A Family Guide to Academic Advising answers these questions and more in a concise and easy to read handbook. The book is intended for the families of first-year college students regardless of family level of college experience. Authors note that while “some aspects of college life remain constant, in many ways today’s college students are different from those of previous generations” (p.5); these differences can include such things as web based, paperless registration processes and readily accessible academic support services.

Among the topics covered are making academic decisions, differences between the high school and college academic environment, residential life, and a practical briefing on the Family Educational Rights and Privacy Act (FERPA) and, most importantly, its ramifications for parental access to student information.

A definite strength is the book’s inclusion of over twenty “to do” items, called a Family Checklist, that appear throughout the text. The Family Checklist encourages parents to stay connected as their student transitions into college life. Authors point out that the academic advisor is one of the “few resource persons on campus with whom (the student) will be in contact from his first day of classes through graduation” (p.7). Family Checklist items can serve as meaningful starting points for discussions between first year college students and their families. One example is “We know approximately when mid-terms are over, and we have discussed our student’s results with him. If needed, we have also talked about campus resources to help him” (p. 21).

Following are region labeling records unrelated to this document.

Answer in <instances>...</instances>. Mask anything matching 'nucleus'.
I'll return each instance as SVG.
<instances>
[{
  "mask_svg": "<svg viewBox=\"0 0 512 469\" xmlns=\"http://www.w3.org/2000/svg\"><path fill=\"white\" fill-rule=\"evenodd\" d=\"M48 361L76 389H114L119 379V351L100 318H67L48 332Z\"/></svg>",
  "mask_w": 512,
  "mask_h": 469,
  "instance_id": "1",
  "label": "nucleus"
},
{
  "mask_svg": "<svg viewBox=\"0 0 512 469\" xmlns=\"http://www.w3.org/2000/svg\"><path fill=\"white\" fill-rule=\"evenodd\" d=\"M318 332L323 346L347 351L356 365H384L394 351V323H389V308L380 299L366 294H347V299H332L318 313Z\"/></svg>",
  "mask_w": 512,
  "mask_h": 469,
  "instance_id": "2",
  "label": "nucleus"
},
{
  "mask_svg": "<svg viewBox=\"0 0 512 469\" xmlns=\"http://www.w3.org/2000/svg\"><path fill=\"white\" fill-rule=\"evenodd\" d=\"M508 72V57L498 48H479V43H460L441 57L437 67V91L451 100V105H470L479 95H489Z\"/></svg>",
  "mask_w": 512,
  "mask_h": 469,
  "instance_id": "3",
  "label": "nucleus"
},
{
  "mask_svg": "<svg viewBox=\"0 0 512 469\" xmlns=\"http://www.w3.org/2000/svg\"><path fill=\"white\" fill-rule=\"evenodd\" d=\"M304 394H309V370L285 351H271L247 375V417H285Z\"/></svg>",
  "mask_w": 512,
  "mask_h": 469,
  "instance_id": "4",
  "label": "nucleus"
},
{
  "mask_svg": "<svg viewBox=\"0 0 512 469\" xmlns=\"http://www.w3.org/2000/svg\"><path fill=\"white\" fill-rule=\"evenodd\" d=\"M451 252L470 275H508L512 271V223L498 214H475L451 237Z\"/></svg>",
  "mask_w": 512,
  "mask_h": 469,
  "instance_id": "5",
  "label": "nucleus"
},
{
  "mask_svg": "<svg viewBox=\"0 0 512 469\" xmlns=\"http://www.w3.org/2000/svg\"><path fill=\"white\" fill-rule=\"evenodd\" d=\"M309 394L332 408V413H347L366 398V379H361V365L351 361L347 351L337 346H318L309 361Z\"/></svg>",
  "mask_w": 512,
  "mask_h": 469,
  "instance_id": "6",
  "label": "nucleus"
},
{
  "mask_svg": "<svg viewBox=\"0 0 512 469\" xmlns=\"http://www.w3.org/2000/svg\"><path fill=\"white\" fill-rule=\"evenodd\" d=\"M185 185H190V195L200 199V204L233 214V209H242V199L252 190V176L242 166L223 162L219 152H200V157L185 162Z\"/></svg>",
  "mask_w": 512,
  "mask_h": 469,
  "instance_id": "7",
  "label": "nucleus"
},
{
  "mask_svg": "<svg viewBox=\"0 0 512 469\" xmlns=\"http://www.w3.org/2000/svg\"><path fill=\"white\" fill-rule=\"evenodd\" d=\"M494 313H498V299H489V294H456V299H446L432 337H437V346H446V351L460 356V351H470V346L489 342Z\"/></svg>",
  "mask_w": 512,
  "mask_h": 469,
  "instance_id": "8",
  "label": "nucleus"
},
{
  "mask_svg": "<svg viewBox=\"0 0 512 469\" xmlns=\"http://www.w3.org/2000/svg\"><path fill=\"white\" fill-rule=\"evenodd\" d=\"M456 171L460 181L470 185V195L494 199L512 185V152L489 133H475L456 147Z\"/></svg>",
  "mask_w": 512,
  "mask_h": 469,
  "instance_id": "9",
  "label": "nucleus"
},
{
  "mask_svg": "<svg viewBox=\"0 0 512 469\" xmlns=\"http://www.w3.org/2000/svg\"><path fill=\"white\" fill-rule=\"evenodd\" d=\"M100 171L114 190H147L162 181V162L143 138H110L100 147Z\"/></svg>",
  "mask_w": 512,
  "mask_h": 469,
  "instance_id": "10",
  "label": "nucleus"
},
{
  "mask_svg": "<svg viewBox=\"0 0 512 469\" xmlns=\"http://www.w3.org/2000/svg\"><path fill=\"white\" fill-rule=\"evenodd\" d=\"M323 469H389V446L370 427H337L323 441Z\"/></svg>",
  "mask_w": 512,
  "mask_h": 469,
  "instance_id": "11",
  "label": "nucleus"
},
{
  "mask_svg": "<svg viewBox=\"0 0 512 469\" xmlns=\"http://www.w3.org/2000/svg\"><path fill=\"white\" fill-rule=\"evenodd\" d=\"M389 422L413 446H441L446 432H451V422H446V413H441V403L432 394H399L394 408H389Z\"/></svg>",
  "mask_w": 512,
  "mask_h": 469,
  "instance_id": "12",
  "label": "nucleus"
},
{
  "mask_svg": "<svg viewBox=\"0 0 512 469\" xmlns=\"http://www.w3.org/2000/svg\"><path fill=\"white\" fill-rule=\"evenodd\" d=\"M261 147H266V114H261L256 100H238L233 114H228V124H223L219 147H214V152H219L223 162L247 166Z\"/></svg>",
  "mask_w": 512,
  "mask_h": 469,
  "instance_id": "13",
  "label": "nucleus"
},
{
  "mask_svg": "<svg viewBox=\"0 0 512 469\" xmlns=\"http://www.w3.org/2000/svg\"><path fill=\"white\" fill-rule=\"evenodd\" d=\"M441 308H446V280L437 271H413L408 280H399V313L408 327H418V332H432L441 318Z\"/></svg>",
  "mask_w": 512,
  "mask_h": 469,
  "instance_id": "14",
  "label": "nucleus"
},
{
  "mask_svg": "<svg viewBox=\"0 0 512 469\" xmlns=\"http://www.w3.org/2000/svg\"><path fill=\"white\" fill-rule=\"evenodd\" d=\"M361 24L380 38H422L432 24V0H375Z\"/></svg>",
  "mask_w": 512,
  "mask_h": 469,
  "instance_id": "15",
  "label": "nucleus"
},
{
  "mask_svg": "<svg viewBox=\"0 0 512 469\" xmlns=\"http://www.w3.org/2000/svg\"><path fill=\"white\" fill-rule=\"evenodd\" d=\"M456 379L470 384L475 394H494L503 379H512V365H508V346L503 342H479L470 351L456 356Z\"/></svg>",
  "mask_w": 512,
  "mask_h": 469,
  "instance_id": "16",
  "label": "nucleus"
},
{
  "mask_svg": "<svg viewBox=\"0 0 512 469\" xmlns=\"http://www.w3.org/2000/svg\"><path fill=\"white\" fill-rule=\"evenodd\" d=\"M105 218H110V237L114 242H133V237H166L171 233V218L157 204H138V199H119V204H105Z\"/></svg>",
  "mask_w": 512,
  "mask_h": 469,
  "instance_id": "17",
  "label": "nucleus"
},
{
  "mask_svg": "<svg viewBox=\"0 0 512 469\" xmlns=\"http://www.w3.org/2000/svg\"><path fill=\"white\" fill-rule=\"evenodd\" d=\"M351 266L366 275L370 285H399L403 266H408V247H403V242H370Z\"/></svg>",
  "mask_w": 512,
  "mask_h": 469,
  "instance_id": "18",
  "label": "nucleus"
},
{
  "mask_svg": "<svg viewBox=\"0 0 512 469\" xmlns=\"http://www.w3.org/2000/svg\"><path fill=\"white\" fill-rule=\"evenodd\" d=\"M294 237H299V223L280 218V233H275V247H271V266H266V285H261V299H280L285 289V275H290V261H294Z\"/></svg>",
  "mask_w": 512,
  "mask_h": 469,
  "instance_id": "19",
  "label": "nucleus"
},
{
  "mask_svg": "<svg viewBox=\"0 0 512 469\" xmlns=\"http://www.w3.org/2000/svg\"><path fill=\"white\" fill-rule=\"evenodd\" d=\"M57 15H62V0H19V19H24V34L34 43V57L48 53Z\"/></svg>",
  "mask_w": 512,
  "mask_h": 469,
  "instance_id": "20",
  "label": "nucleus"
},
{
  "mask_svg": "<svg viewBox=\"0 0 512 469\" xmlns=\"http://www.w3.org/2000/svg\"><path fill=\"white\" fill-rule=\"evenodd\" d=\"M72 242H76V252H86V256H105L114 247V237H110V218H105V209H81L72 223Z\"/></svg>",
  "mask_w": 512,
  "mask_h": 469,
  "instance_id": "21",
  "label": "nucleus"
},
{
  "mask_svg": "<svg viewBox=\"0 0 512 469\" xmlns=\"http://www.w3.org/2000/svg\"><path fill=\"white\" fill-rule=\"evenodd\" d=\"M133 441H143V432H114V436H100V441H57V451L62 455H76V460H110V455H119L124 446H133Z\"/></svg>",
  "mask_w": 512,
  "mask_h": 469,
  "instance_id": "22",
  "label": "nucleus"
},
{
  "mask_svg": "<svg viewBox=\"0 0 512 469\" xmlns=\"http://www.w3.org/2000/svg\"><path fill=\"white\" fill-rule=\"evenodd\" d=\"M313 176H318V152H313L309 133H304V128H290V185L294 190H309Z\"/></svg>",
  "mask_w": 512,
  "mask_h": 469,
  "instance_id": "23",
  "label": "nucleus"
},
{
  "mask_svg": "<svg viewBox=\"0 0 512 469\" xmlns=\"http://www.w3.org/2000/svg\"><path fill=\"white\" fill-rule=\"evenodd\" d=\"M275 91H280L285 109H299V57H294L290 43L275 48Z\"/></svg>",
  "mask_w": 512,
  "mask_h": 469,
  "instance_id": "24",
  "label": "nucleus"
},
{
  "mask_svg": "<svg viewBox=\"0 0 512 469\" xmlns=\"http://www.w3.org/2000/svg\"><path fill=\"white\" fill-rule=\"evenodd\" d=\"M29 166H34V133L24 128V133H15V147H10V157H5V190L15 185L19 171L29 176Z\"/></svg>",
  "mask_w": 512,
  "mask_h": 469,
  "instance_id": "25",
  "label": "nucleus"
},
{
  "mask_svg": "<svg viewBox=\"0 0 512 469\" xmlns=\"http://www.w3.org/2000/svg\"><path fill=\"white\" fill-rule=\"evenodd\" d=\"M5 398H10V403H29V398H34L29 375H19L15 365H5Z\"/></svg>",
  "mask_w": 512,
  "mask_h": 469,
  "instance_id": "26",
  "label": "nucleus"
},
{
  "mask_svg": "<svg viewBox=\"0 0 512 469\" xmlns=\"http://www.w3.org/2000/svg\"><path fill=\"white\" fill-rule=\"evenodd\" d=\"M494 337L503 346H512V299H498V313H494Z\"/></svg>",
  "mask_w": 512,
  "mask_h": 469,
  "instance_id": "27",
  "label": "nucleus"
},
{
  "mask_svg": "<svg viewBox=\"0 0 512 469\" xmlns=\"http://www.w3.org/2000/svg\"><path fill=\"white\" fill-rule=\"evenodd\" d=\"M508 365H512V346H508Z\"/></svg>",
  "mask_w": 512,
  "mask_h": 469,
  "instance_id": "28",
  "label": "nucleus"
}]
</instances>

As a student services representative providing admissions, registration, and academic services at an off-campus site, I would definitely share this book with parents who accompany their children during the admissions process. The book contains information gems helpful not only to parents, but to students as well, such as: the importance of the syllabus; what to do if unsure of academic standing in a class; and the difference between course selection and scheduling.

The authors provide just the right information at a perfect pace; they strongly urge readers to encourage their children to “share responsibilities (with the advisor) for making sure she (the student) is on the right track” (p. 9). I recommend A Family Guide to Academic Advising for the advisor involved with parent orientation programs to give as a parting gift for each family.


A Family Guide to Academic Advising. (2003). Book by Donald C. Smith & Virginia N. Gordon. Review by Deborah Childs. NACADA/National Resource Center for the First-Year Experience. 32 pp., $3.00, (paperback), ISBN #1-889271-42-X.